## KETENTUAN TUGAS:
1. Jawablah pertanyaan berikut berdasarkan teks tentang golongan Murji’ah.
(a) Menurut golongan Murji’ah, apa yang terpenting dalam kehidupan beragama?
(b) Kepada siapa hukuman bagi dosa besar diserahkan?
(c) Apa saja dua rukun iman menurut paham Murji’ah?
2. Tentukan apakah setiap pernyataan berikut sesuai dengan teks tentang golongan Murji’ah. Jawab dengan ya atau tidak, lalu kutip kata-kata teks yang menjadi penentunya.
(a) Orang beriman yang melakukan dosa besar dianggap kafir.
(b) Paham Murji’ah menetapkan enam rukun iman.
(c) Ketentuan bagi orang yang meninggal dalam keadaan berdosa besar bergantung pada Allah di akhirat.
3. Lanjutkan teks tentang golongan Murji’ah dari titik teks itu berhenti.
━━ TEKS UNTUK ANALISIS
Golongan Murji’ah berpendapat bahwa yang terpenting dalam
kehidupan beragama adalah aspek iman dan kemudian amal. Jika seseorang masih
beriman berarti dia tetap mukmin, bukan kafir, kendatipun ia melakukan dosa
besar. Adapun hukuman bagi dosa besar itu terserah kepada Tuhan, akan ia ampuni
atau tidak. Pendapat ini menjadi doktrin ajaran Murji’ah.[3]
Ciri-ciri paham Murji’ah diantaranya adalah sebagai berikut:
- Rukun
iman ada dua yaitu : iman kepada Allah dan Iman kepada utusan Allah.
- Orang
yang berbuat dosa besar tetap mukmin selama ia telah beriman, dan bila
meninggal dunia dalam keadaan berdosa tersebut ketentuan tergantung Allah
di akhirat kelak.
━━━━
━━ DATA HASIL EKSTRAKSI
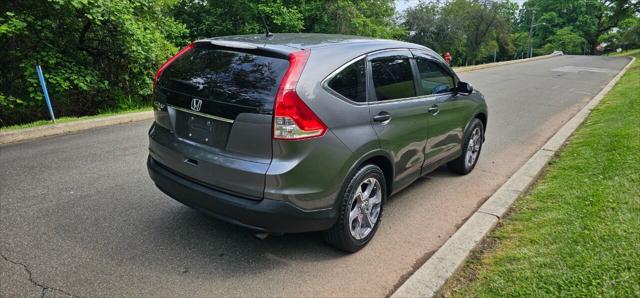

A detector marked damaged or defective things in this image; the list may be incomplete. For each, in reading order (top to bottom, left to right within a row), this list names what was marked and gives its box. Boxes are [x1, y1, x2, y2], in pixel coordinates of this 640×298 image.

road crack [0, 250, 75, 296]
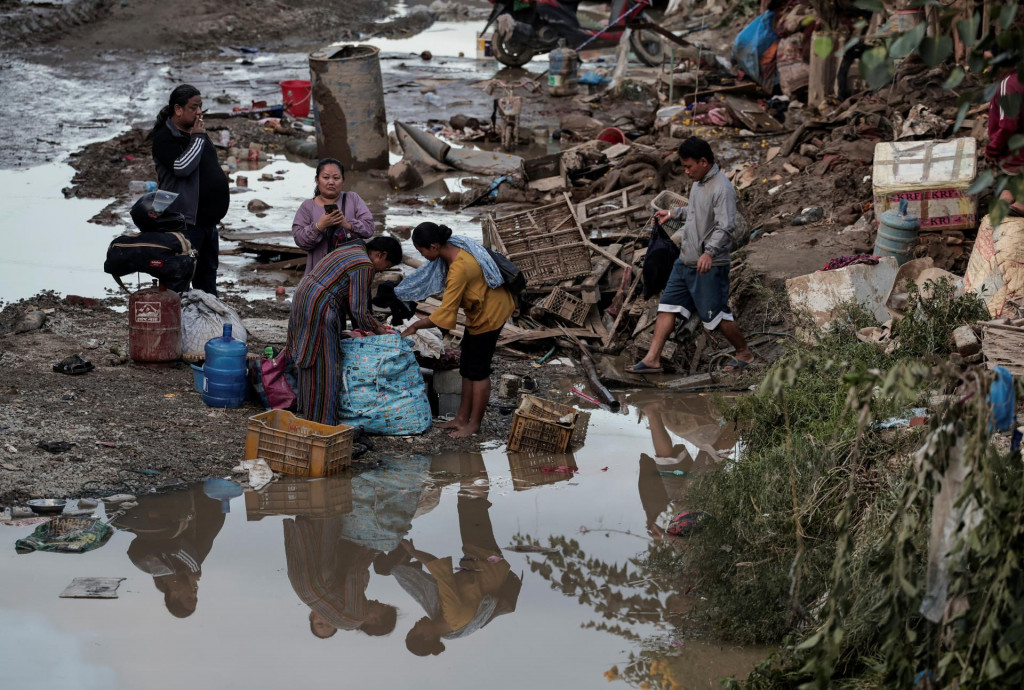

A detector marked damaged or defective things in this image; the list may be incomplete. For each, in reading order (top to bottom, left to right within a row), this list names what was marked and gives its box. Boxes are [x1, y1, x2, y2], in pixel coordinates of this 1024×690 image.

rusty metal barrel [307, 44, 387, 170]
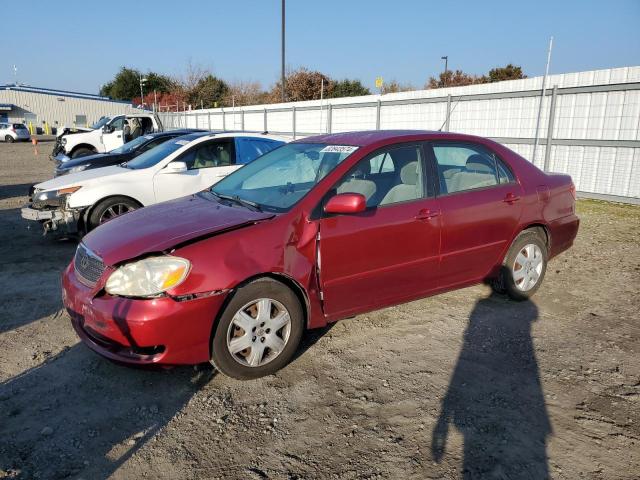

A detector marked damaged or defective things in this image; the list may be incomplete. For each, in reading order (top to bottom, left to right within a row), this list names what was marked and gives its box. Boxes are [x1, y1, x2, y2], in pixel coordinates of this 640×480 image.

crumpled hood [82, 192, 276, 266]
front headlight broken [104, 255, 190, 296]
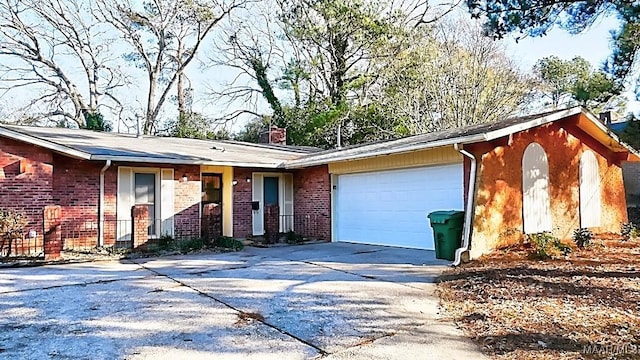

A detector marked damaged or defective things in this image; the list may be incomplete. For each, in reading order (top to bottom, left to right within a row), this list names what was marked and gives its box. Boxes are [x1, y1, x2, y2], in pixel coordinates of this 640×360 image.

driveway crack [131, 260, 330, 356]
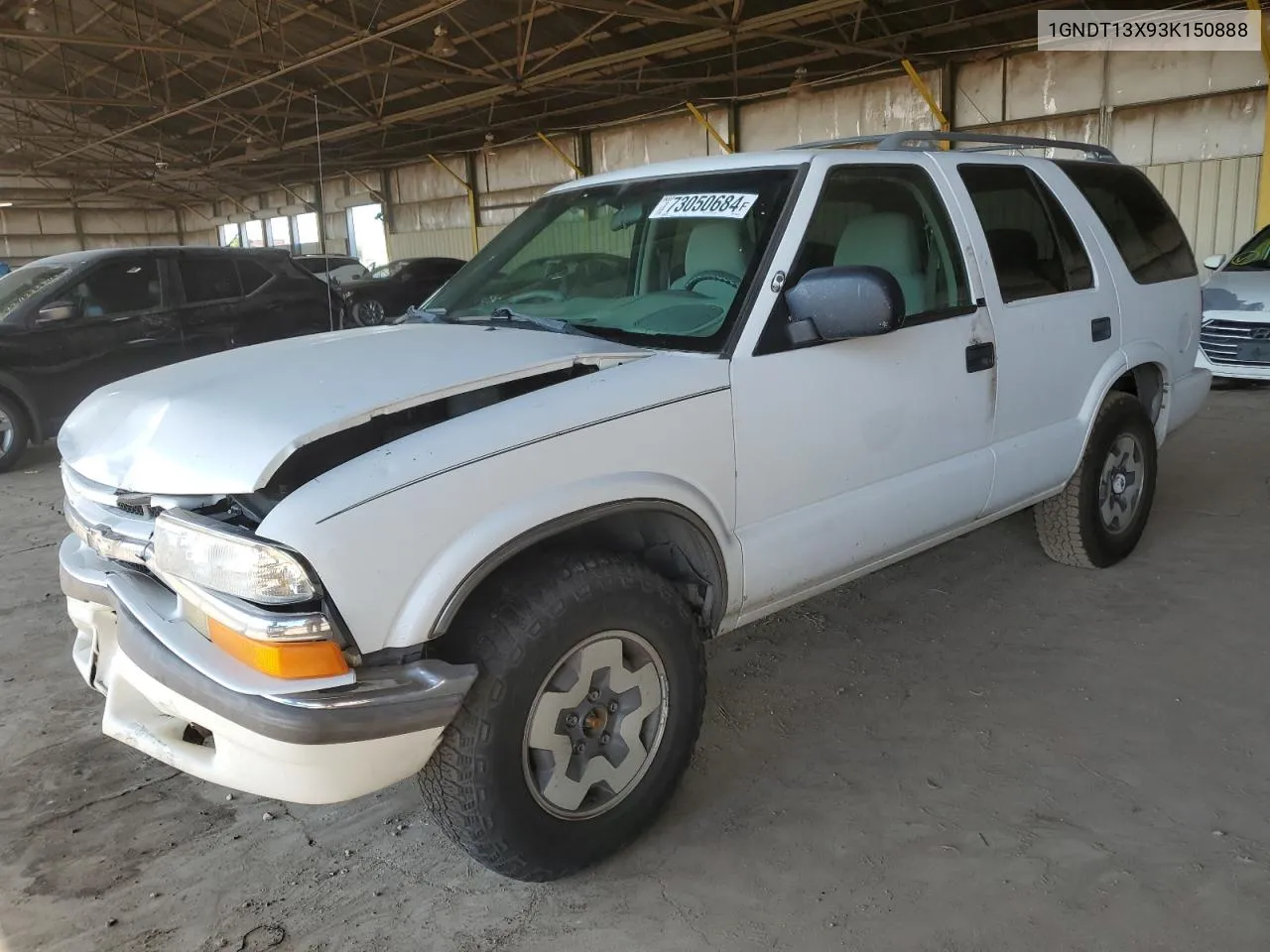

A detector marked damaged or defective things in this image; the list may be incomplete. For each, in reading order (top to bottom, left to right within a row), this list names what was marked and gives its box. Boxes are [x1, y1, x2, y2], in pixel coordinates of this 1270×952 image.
━━━━
## JAWABAN PER NOMOR:
1.
(a) Aspek iman, kemudian amal.
(b) Kepada Tuhan, yang akan mengampuninya atau tidak.
(c) Iman kepada Allah dan iman kepada utusan Allah.

2.
(a) Tidak: "dia tetap mukmin, bukan kafir, kendatipun ia melakukan dosa besar"
(b) Tidak: "iman ada dua"
(c) Ya: "ketentuan tergantung Allah di akhirat kelak"

3.
- Perbuatan
kemaksiatan tidak berdampak apapun terhadap seseorang bila telah beriman.
Dalam artian bahwa dosa sebesar apapun tidak dapat mempengaruhi keimanan
seseorang dan keimanan tidak dapat pula mempengaruhi dosa. Dosa ya dosa,
iman ya iman.
- Perbuatan
kebajikan tidak berarti apapun bila dilakukan disaat kafir. Artinya
perbuatan tersebut tidak dapat menghapuskan kekafirannya dan bila telah
muslim tidak juga bermanfaat, karena melakukannya sebelum masuk Islam.
Golongan murji’ah tidak mau mengkafirkan orang yang telah
masuk Islam, sekalipun orang tersebut dzalim, berbuat maksiat dll, sebab mereka
mempunyai keyakinan bahwa perbuatan dosa sebesar apapun tidak mempengaruhi
keimanan seseorang selama orang tersebut masih muslim, kecuali bila orang
tesebut telah keluar dari Islam (Murtad) maka telah berhukum kafir.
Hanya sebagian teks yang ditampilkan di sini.